QUESTIONS:
**A)** From the essay on isolation below, copy everything from "Some of the usual" down to "to distract ourselves.".
**B)** List the emotions the essay on isolation below names in the phrase beginning "an outlet for".

*** Opening TEXT FOR ANALYSIS ***

For people who are introverts and who desire a lot of time alone, COVID-19 isolation is less of a challenge – at least at first. Now running into a month of very little human contact – and no hugs from family members, I am beginning to recognize some of the psychological scars of taking all of this on. For example, as a psychotherapist I continue to practice – albeit through telephone counselling or video counselling. It is the first time that I can say that I am experiencing that same trauma that all of my clients are experiencing. So I am mindful of my own counter-transference and my clients’ transference. I am more sensitive, easily disturbed, and just as confused as my clients. We struggle to find meaning; to find deeper connections; and to find an outlet for pain, fear, sadness, grief and anger.
Some of the usual places to channel those emotions are removed from us (e.g. the gym, shopping malls), so we must learn to sit with these emotions – sometimes in deep silence. We’re not used to this. Sitting with feelings in silence is very uncomfortable and downright scary. Emotions CANNOT hurt us – it’s what we do with those emotions that can hurt us. But it’s easy to turn to alcohol and food at a time when we cannot find other places to distract ourselves.
But what about just sitting. Allowing those emotions to wash over us. I am reminded of the teachings of Ani Pema Chodron who has guided me through many difficult times in my life. She teaches that: “Life is glorious, but life is also wretched. It is both. Appreciating the gloriousness inspires us, encourages us, cheers us up, gives us a bigger perspective, energizes us. We feel connected. But if that’s all that’s happening, we get arrogant and start to look down on others, and there is a sense of making ourselves a big deal and being really serious about it, wanting it to be like that forever. The gloriousness becomes tinged by craving and addiction. On the other hand, wretchedness–life’s painful aspect–softens us up considerably. Knowing pain is a very important ingredient of being there for another person. When you are feeling a lot of grief, you can look right into somebody’s eyes because you feel you haven’t got anything to lose–you’re just there. The wretchedness humbles us and softens us, but if we were only wretched, we would all just go down the tubes. We’d be so depressed, discouraged, and hopeless that we wouldn’t have enough energy to eat an apple. Gloriousness and wretchedness need each other. One inspires us, the other softens us. They go together.”

*** Closing TEXT FOR ANALYSIS ***
*** Opening DATASET ***

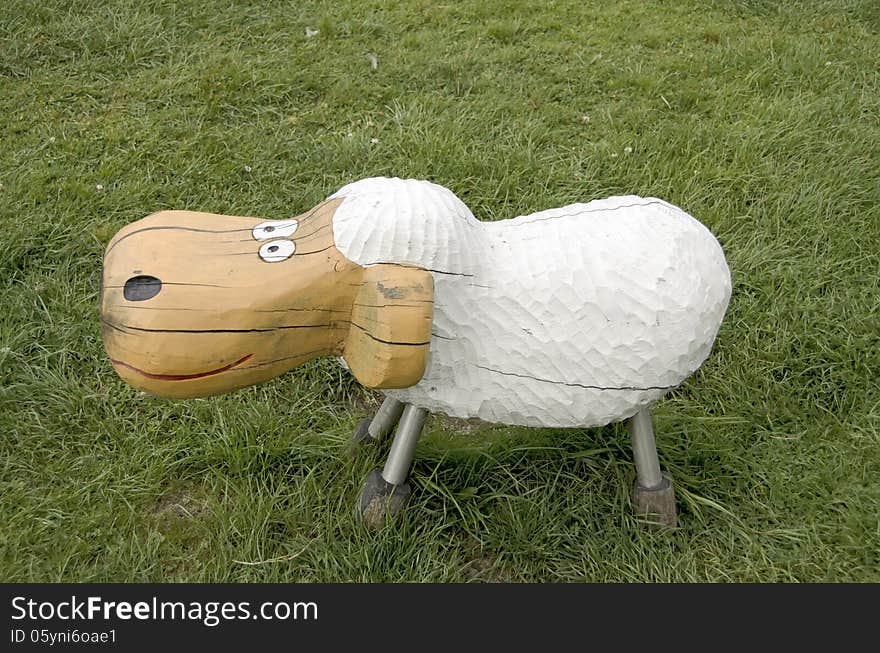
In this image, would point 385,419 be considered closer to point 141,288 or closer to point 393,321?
point 393,321

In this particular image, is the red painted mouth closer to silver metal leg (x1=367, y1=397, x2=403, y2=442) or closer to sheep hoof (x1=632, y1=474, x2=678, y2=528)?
silver metal leg (x1=367, y1=397, x2=403, y2=442)

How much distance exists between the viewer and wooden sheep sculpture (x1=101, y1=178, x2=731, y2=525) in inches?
59.6

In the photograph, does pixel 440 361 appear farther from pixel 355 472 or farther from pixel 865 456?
pixel 865 456

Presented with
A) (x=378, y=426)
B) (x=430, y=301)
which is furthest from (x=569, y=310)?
(x=378, y=426)

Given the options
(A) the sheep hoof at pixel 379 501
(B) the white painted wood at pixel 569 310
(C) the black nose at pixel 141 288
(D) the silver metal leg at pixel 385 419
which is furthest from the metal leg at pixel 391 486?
(C) the black nose at pixel 141 288

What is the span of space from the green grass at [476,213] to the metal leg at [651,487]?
50 millimetres

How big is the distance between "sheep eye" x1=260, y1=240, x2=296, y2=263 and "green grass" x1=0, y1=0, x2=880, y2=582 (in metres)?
0.90

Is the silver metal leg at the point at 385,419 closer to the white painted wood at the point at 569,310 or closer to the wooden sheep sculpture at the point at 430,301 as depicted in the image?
the wooden sheep sculpture at the point at 430,301

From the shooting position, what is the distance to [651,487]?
2234mm

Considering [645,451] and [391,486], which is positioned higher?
[645,451]

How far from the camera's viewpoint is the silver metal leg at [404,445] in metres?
2.06

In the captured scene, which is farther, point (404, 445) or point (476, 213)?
point (476, 213)

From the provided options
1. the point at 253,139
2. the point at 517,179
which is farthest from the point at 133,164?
the point at 517,179

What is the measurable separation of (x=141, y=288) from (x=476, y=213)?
2048 millimetres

*** Closing DATASET ***

SOLVED PROBLEMS:
**A)**
Some of the usual places to channel those emotions are removed from us (e.g. the gym, shopping malls), so we must learn to sit with these emotions – sometimes in deep silence. We’re not used to this. Sitting with feelings in silence is very uncomfortable and downright scary. Emotions CANNOT hurt us – it’s what we do with those emotions that can hurt us. But it’s easy to turn to alcohol and food at a time when we cannot find other places to distract ourselves.

**B)** pain, fear, sadness, grief, anger